A quote for the day:
"You have learned something. That always feels at first as if you had lost something."
-George Bernard Shaw, Major Barbara
Today my school's Granite State Challenge team lost in the semifinal round of the competition. Although we knew that we might lose, we did not expect that we would lose in the way that we did. We were ahead for Round 1, for Round 2, for Round 3, and for most of Round 4 too. Then, in the last five minutes of the game, the other team pulled ahead and tied it up. Then, in literally the last second of the game, they got the final question right- just as the buzzer rang to end the game. The final score was 295-285. We were in shock. Never in a million years would I have predicted that outcome. To their credit, the other team were wonderful sports about it. They reached down immediately and shook the hands of all our players, the coaches and alternates congratulated us on a wonderful game, etc. But we were absolutely stunned. Two of our guys, Erik and Kevin, leaned back hard on the wall behind them almost simultaneously. How we felt was...it was beyond words. The look on their faces made me want to go over and just hug them, tell them how wonderful they were.

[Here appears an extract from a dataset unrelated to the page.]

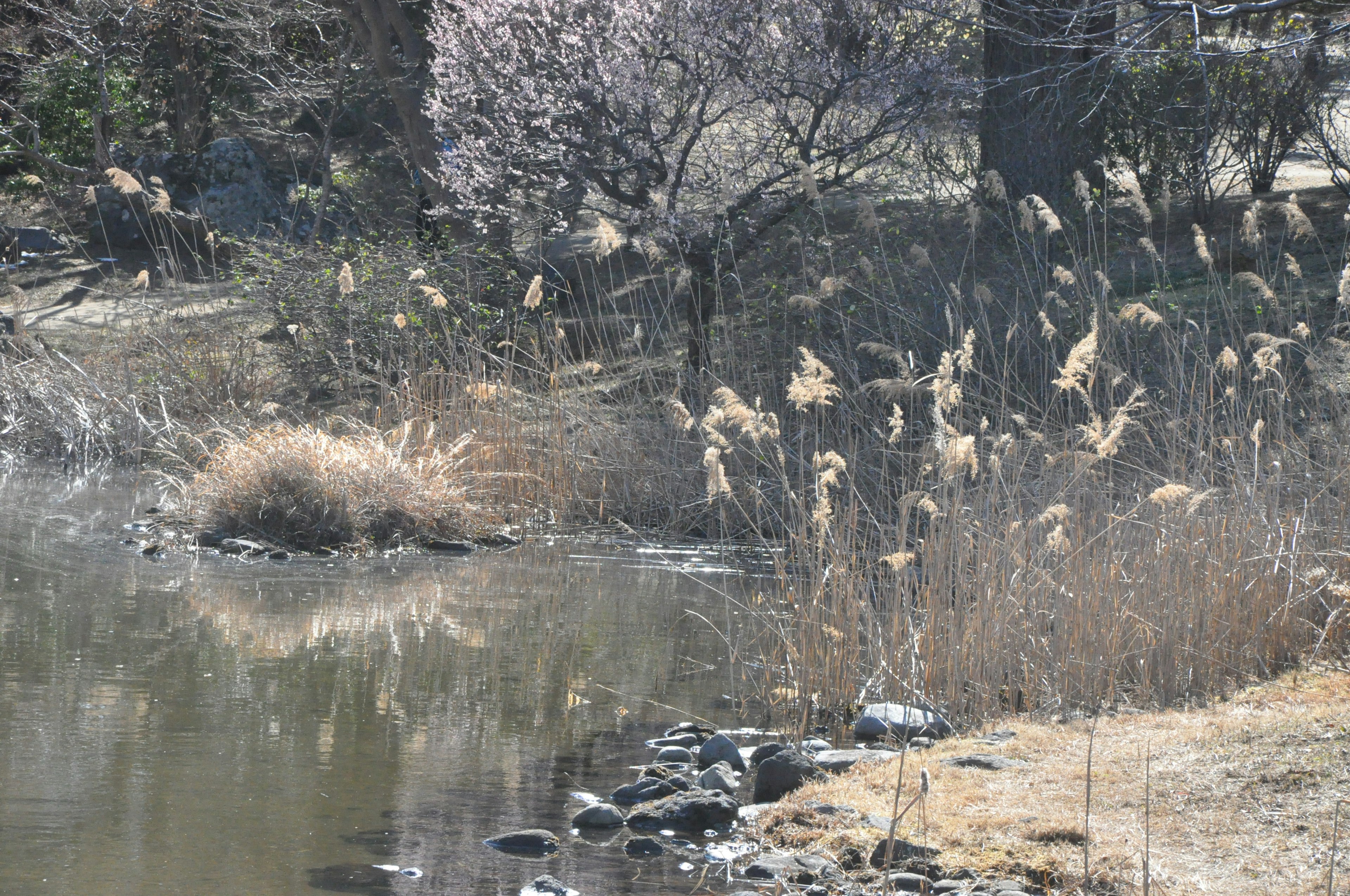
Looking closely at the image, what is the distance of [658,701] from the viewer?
595 cm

The same thing happened on the bus home. We were analyzing the game, as we almost always do, but it was different this time. We weren't analyzing what we did well as much, but we we didn't do that could have prospectively won us the game. The atmosphere was, once again, almost indescribable. We had played a wonderful game, a spectacular game- but we lost. We weren't mad, we weren't upset or distraught--just disappointed. Not in how we played, but in the fact that we lost. Something inside us just knotted up.
But still, we remember how we started out not wanting to do anything other than try. And we exceeded all expectations so far beyond anything we anticipated that we can have no regrets. Indeed, I sit here remembering William Borden, who wrote in his Bible, "No Reserves. No Retreat. No Regret" at different times in his life. "No reserves" when he was just starting out. "No retreat" when he was getting discouraged or pushed by family and friends to go back on what he was doing. "No regret" right before he died.
We've developed a real camaraderie on the team, too. We're all friends now. Today, when we got back to school, a guy met us in the lobby and when we told him what happened, he went "Erik!" because Erik is basically our ringer, our star. And we jumped on him for that, told him that we couldn't have expected any more of him than what he had already done. It's a loyalty that has developed out of the situation we've been in together. It's something special, that I can really treasure and appreciate.
Now we look to the future. None of us really wants to just say, "We're done," and quit. We're going to grovel and really try to get on the team next year, but in the meantime we're not quitting. We're going to see about going into another Quiz Bowl, somewhere else in the state. We go forward.